Ne boudez pas votre plaisir : cela dure 132 minutes, et ça les vaut bien. On ne s’ennuie pas un instant, parce que l’Histoire intelligemment traitée est un thriller, et pas un pensum.

Jean-Paul Brighelli

PS. Adèle Haenel, (dont je n’avais jamais entendu parler) qui a choisi Mediapart (pas le Palais de Justice) pour accuser Christophe Ruggia, l’un des metteurs en scène avec lesquels elle a jadis tourné, se retrouve cette semaine en couverture de Elle — un objectif dans la vie pour une starlette sans réelle épaisseur.
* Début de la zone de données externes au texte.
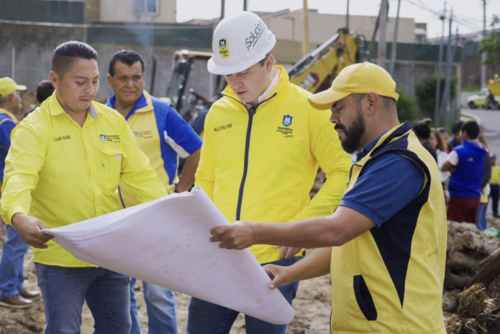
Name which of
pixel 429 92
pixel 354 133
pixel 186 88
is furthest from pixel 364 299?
pixel 429 92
Mais quel rapport avec le film de Polanski ?
Il fallait tout l’ingéniosité sémantique de Libé pour en trouver un : « J’accuse, le film, authentifie et justifie donc Adèle Haenel », écrit Camille Nevers dans ce qui fut jadis un quotidien de gauche. La concomitance des accusations d’Adèle Haenel et de Valentine Monnier et de la sortie du film de Polanski, opportunément mis en cause pour des faits improuvables qui remontent à il y a cinquante ans, a attisé la hargne de tous les compagnons indéfectibles des combats féministes et intersectionnels, contre celui qui est l’un des plus grands cinéastes du dernier demi-siècle. Une façon de ne parler du film qu’en regard d’une actualité fabriquée de toutes pièces, et une manière de tout ramener au niveau du nombril, typique de notre époque où les égos se ramassent à la pelle dans les caniveaux. On applaudit bien fort… Heureusement que Laurent Joffrin a émis un jugement plus dialectique que ses petits camarades. Et la déprogrammation annoncée en Seinte-Saint-Denis dont je m’inquiétais encore il y a quelques jours n’aura finalement pas lieu.